Note: Unfortunately this is one of the topics where we can't just jump into coding. There's some essential background we need to learn first.
We're still in 16-bit real mode, which has the following limitations/issues:
- Total addressable memory is 1MB, only 640KB of which is available to us.
- There's no way to protect the kernel from user applications, or applications from each other. Any application can crash the kernel by writing over its memory.
- Hardware access is not restricted to the kernel; any application can access the hardware directly, causing stability issues.
- Certain instructions that can modify the system state (e.g. halt the CPU) are not restricted to the kernel.
In addition to supporting real mode for backward compatibility, the x86 supports another mode called Protected Mode that solves all those problems. Protected mode was first introduced in the 16-bit 286, which used 24-bit physical address space (i.e. max 16MB of memory) and 16-bit segment sizes (i.e. max 64K). Although it achives protection, this is still a restricted environment. In addition to the small amount of addressable memory and small segment size, currently there are no mainstream 286 emulators or 16-bit C compilers1. We will have to move to 32-bit to leverage the available emulators and modern compilers such as GCC or Clang.
With the introduction of the 386, protected mode supported a 32-bit address space, allowing addressing of up to 4GB of memory. Segment sizes were also increased to 32-bit, allowing segments to take up all the 4GB address space, if needed. This latter case is called a "flat memory model", since the segment boundary disappears and all the address space is reachable from within the segment. The x86 now supports a 64-bit mode as well, known as x86_64 or "Long Mode", but we will not concern ourselves with 64-bit for now.
So switching to 32-bit protected mode unlocks a sufficiently large memory address space, and gives us the ability to created arbitrary sized memory segments with hardware-enforced protection boundaries.
In addition, each segment is assigned one of four privilege levels, unofficially called ring 0 to ring 3, where ring 0 is the highest privilege (for the kernel), and rings 1-3 are for less privileged code.
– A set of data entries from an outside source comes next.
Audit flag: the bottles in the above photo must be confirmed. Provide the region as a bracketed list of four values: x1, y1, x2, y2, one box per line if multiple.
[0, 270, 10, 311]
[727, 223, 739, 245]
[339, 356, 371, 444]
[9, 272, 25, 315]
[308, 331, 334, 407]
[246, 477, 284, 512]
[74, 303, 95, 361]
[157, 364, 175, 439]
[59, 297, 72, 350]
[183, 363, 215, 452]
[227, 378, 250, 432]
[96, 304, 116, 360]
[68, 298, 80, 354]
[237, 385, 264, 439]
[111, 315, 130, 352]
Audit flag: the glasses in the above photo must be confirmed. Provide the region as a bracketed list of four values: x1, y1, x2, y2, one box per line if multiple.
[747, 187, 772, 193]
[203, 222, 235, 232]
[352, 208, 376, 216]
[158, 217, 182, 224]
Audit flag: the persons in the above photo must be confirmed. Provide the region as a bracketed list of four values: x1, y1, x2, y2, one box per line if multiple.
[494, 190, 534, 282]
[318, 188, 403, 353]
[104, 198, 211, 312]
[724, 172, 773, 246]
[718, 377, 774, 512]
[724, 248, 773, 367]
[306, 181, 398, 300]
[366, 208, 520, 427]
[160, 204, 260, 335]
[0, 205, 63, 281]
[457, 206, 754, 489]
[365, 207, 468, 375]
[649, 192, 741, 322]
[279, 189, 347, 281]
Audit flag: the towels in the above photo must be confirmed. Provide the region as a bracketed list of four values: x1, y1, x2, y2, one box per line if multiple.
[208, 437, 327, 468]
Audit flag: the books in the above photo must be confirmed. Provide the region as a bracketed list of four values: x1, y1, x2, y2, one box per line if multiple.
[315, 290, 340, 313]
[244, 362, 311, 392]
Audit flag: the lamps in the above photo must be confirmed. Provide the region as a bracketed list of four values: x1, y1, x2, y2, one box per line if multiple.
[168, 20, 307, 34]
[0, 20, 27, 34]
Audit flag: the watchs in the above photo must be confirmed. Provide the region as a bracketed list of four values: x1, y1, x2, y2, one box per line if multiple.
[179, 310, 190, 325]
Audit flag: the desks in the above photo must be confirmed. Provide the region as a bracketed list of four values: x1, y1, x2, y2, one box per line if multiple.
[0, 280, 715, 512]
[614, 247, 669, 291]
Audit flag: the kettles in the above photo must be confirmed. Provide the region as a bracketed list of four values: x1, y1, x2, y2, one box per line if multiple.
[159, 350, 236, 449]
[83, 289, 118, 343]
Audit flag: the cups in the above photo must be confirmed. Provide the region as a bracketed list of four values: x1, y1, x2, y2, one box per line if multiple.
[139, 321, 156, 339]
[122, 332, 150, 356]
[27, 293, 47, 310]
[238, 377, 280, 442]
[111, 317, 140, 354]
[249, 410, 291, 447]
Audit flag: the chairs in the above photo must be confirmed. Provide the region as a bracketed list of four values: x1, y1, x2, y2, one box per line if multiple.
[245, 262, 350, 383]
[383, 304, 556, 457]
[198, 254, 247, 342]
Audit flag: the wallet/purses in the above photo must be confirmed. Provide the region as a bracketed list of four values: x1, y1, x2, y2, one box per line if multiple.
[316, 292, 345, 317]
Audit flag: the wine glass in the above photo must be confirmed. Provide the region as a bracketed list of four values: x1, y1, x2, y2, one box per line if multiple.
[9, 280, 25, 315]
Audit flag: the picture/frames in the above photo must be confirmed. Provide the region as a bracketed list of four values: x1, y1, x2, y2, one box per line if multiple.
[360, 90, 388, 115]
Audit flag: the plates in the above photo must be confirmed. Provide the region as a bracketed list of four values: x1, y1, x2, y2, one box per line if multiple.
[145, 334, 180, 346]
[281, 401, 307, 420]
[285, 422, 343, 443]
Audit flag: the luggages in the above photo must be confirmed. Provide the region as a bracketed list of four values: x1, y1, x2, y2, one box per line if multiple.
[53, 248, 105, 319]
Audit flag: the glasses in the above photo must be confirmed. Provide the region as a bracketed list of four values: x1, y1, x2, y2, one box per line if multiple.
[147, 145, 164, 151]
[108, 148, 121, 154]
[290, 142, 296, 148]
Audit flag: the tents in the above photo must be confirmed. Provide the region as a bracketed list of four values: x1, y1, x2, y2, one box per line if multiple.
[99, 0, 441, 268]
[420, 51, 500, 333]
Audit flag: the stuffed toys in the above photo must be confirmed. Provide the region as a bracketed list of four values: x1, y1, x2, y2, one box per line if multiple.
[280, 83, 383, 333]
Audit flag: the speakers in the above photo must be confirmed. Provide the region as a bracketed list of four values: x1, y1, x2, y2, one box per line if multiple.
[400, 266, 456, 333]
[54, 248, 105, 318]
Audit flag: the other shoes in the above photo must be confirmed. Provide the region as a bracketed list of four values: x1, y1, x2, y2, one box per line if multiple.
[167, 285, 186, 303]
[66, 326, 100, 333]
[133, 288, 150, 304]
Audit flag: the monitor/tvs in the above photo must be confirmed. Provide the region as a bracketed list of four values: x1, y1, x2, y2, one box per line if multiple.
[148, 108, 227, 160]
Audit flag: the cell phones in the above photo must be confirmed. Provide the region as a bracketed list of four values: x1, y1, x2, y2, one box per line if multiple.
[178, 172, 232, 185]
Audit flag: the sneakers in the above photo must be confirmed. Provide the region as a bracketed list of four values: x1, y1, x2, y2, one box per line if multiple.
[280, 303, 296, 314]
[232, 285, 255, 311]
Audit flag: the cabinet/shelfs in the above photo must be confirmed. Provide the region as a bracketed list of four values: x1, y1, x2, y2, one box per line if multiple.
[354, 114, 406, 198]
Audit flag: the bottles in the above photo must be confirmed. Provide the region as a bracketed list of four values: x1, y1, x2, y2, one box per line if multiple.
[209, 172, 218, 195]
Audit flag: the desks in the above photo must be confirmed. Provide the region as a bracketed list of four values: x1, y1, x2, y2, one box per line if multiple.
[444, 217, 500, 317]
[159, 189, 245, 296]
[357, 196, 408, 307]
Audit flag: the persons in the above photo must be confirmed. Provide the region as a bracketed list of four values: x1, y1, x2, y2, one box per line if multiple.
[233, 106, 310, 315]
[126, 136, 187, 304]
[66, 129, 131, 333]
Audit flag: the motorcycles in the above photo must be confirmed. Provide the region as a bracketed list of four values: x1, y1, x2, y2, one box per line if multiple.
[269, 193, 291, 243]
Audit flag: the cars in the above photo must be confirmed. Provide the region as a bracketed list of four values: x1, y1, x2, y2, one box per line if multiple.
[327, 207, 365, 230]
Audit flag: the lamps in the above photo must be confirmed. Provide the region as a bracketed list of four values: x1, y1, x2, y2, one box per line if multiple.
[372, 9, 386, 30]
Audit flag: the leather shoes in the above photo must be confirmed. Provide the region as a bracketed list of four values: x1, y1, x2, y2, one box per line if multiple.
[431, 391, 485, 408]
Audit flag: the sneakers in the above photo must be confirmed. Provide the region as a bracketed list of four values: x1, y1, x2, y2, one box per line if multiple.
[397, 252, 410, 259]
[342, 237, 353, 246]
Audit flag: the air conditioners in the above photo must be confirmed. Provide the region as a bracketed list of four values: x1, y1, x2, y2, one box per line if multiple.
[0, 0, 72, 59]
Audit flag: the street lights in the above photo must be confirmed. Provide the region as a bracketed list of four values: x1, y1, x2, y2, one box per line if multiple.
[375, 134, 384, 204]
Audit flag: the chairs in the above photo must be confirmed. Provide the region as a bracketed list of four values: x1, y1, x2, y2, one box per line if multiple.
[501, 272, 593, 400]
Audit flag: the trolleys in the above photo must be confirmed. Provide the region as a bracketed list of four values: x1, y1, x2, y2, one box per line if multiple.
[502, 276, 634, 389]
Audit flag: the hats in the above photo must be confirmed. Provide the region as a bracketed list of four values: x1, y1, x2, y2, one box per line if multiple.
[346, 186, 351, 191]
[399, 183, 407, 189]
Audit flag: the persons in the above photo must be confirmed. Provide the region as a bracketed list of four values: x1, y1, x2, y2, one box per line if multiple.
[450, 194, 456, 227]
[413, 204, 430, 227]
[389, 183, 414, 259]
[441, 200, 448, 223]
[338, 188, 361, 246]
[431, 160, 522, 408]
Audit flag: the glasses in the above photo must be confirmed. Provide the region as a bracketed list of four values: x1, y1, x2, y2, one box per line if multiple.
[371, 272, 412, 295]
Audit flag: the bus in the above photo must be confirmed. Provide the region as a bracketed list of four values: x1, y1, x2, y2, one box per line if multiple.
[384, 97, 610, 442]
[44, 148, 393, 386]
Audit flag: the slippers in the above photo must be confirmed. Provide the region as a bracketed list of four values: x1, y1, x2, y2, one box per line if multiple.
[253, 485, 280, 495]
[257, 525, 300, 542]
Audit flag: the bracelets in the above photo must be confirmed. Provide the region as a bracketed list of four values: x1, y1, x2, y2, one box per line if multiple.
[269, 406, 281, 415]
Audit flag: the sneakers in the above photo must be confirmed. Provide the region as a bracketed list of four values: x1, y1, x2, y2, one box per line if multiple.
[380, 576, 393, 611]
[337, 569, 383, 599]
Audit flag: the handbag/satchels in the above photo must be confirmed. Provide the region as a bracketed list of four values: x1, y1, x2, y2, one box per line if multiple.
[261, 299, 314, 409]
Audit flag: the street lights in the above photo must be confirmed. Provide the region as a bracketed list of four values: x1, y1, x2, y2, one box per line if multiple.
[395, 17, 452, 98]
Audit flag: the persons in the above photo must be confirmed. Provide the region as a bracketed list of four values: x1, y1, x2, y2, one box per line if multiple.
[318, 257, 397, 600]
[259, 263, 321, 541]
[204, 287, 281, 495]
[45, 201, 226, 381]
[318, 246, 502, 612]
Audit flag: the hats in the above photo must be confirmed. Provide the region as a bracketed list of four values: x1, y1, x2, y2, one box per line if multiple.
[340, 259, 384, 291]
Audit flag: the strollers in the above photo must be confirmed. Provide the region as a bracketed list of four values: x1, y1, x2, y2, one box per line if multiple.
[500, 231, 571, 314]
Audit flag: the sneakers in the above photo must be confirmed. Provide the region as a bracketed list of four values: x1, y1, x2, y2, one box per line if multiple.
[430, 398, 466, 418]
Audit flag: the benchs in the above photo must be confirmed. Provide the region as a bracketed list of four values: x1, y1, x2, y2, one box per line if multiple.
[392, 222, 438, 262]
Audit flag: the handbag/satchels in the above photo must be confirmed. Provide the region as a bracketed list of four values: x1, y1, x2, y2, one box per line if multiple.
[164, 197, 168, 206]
Modern operating systems typically use two rings only: ring 0 for kernel mode, and ring 3 for user mode. The CPU enforces strict rules for controlled transfer between the different privilege levels. If you heard the term "syscall" before, this basically means that code running in ring 3 (i.e. user program) wants to invoke a routine in ring 0 (i.e. kernel). This is because user mode should not be able to call the kernel except through well-defined entry points (syscalls).
If you remember, addressing in real mode uses a segment:offset scheme, where the segment number is multiplied by 16 to get the segment's base address, and then the offset is added to get the final memory address. The fact that the segment number is directly associated with its physical memory location is what gives "real address mode" its name.
In protected mode, an address is still made up of segment:offset pair, but the segment part is not related to a memory location, but rather refers to a segment descriptor stored in a well-defined table structure called Global Descriptor Table (GDT). The segment descriptor is a 32-bit structure that contains attributes of a segment, such as its base address, size, privilege level, and whether it is a code or data segment, among other things. The kernel is responsible for building the GDT and letting the CPU know where it is located in memory through a special instruction. This is required before we can switch to protected mode, as the CPU will start enforcing those segment boundaries and privileges as soon as we enter protected mode.
Despite the advantages that memory segmentation offers, it ha some draw backs:
- If we create many segments (e.g. at least two for each user program), it can lead to external fragmentation as segments of arbitrary sizes are allocated and freed.
- If we run out of physical memory, we can employ swapping to disk. But with segmentation we cannot swap parts of a segment; we have to swap out an entire segment. This can be costly for large segment sizes, as well as complicate the swapping algorithm.
- Memory management becomes somewhat complicated overall.
- It is not portable to other processor architectures.
For those reasons, modern operating systems shun segmentation in favour of paging (we'll cover paging later). That being said, segmentation can actually be used on top of paging. However, the complexity of segmentation makes it not worth the trouble, since paging offers memory protection, virtual memory, efficient swapping, amonth other features. That being said, segmentation is a crucial part of protected mode to facilitate cross privilege level control transfer. To keep its use to a minimum, operating system designers adopt the "flat memory model", where two pairs of code/data flat segments are used: two for kernel mode and two for user mode. All of those segments have a base address of 0x0 and a limit of 0xFFFFFFFF (i.e. 4GB in size), so they cover the entire address space.
One final note: I think segmentation is underrated.:
- It allows for hardware-enforced segment limit checks so we can achieve fine-grained memory protection for allocated compoennts/objects (thus avoiding buffer overruns).
- It also makes code relocation simple by definition (code is always executed relative to the segment base address), thus simplifying linkers/loaders.
- The four protection levels allow for more fine-grained access control than with the typical kernel/user mode levels. For example, user mode programs can have more than privilege level, allowing an entire class of memory disclosure security problems to be solved (this is a hot research area with many unofficial methods being proposed to make it possible).
Whether those benefits are worth the complexity/effort to leverage segmentation is a relative matter. But it is undeniable that removal of segmentation in 64-bit Long Mode restricts innovation in the operating system world in this area.
Footnotes
-
There are 16-bit DOS C compilers available (e.g. Turbo C or DJGPP), but they need a DOS environment to run in (e.g. DOSBox). This would complicate our workflow significantly and there's not much benefit from going through the trouble. ↩